For offshore applications, for example, it may be advantageous to specify the spring in UNS N06625, in order to avoid materials that may be prone to Stress Corrosion Cracking (SCC).
Other fittings that also requires attention are the ones related with injection points. There is no consensus in the valve world as to when to use them. Some argue that without them there is practically no options to save a leaking valve in the field, while others argue that they are only potential leak paths through the valve. One thing is sure: if you do want them, it is not enough to put a “Yes” beside the line saying “Injection points” in the data sheet. It is necessary to specify the model, the quantity and the location you want them. The recent revised S-562 provides valuable insight on this issue for ball valves.

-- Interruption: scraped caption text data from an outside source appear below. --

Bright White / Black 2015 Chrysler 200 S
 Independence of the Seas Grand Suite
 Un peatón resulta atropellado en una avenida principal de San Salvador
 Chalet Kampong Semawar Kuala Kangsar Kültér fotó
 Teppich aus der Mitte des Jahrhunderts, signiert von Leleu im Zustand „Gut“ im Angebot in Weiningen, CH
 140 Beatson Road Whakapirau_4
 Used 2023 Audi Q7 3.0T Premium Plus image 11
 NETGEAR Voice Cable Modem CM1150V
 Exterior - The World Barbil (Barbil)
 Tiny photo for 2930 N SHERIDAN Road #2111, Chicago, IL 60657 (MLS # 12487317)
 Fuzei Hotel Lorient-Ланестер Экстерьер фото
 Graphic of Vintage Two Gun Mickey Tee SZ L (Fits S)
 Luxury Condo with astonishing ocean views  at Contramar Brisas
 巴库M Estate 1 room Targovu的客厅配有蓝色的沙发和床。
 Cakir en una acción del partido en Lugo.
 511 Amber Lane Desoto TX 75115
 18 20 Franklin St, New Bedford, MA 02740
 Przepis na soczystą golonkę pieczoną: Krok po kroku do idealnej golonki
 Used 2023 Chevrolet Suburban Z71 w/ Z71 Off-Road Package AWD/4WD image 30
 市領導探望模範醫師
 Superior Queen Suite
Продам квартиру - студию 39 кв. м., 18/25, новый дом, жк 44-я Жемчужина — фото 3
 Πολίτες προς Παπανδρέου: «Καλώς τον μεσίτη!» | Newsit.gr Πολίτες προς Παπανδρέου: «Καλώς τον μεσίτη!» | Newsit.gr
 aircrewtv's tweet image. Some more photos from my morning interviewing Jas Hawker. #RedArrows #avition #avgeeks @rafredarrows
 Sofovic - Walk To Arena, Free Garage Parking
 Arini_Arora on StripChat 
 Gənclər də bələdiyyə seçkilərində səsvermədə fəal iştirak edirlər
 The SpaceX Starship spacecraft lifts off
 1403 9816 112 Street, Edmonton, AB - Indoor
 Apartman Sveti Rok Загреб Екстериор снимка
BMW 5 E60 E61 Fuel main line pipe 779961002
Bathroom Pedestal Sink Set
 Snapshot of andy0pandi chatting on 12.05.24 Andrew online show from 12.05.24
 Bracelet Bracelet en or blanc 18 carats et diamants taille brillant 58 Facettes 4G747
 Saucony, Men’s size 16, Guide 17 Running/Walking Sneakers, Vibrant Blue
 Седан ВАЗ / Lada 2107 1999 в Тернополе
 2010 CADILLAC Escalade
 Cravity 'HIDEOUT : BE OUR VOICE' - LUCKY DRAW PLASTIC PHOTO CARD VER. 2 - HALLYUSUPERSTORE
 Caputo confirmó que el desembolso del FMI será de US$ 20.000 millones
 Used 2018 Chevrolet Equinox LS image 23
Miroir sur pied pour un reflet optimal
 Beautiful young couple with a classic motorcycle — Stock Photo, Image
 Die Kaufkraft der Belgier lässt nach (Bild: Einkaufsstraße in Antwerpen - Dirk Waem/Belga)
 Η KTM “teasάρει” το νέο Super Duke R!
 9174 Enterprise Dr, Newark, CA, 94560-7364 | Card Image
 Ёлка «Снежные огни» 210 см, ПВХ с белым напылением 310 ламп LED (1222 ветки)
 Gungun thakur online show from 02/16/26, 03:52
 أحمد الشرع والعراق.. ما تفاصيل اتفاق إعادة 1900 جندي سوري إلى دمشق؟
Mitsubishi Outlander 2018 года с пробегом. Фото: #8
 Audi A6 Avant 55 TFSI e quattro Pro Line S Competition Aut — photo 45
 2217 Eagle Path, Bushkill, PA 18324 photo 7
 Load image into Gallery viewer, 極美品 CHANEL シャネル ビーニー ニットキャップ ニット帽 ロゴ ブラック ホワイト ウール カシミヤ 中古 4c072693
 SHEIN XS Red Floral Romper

Example #4 Process Conditions
If you are using carbon steel trunnion ball valves, it may be good idea to consider applying a Corrosion Resistant Alloy (CRA) overlay on seat pockets and stem sealing areas. That is because the seats in this valve model need to move in order to function properly. Sometimes the fluid process is not supposed to be corrosive, but there is always the possibility of a hydrostatic test or some stagnation condition during shutdown to provide a corrosive environment in this area. If lip seals are used, this is all the more critical, for they are extremely unforgiving to irregularities in the sealing surface (when compared to the traditional o’ring). Just to be clear, the advice here is to apply overlay only on the sealing areas! This is not the same, cost-wise, as to apply overlay on all the internal surface of the valve.
Example #5 Preservation
After a valve is delivered to the end user, it may be stored in a warehouse or it may be forwarded to a place near the location of installation. In the latter case, the facility may not have a covered area and the crate with the valve may be exposed to rain and sunlight for a period of time. Such is frequently the case on offshore plants, due to its lack of sufficient storage area. The standard packing procedure for the majority of valve manufacturers is not designed to withstand outdoor storage. When ordering a valve for this situation, it is good practice to discuss the matter with the supplier and see what field proven solutions can be arranged. Also, it is important to warn the maintenance team to not modify or be creative with a valve package that is already prepared for the outdoors.
These are just a few examples of situations that may arise when specifying a valve. Whether the valve is to be used in maintenance or a new project, it frequently pays to “dig deeper”. That is, to understand the application and the real conditions affecting the valve, starting with its delivery throughout its operational life. Remember, the smallest detail can become a huge money drain for just lack of a little more effort in the data sheet.
P.S. By the way, Mikhail Gorbachev only once replied to Mr. Reagan’s proverb. It was with a quote from the American philosopher Ralph Waldo Emerson “The reward of a thing well done is having done it.”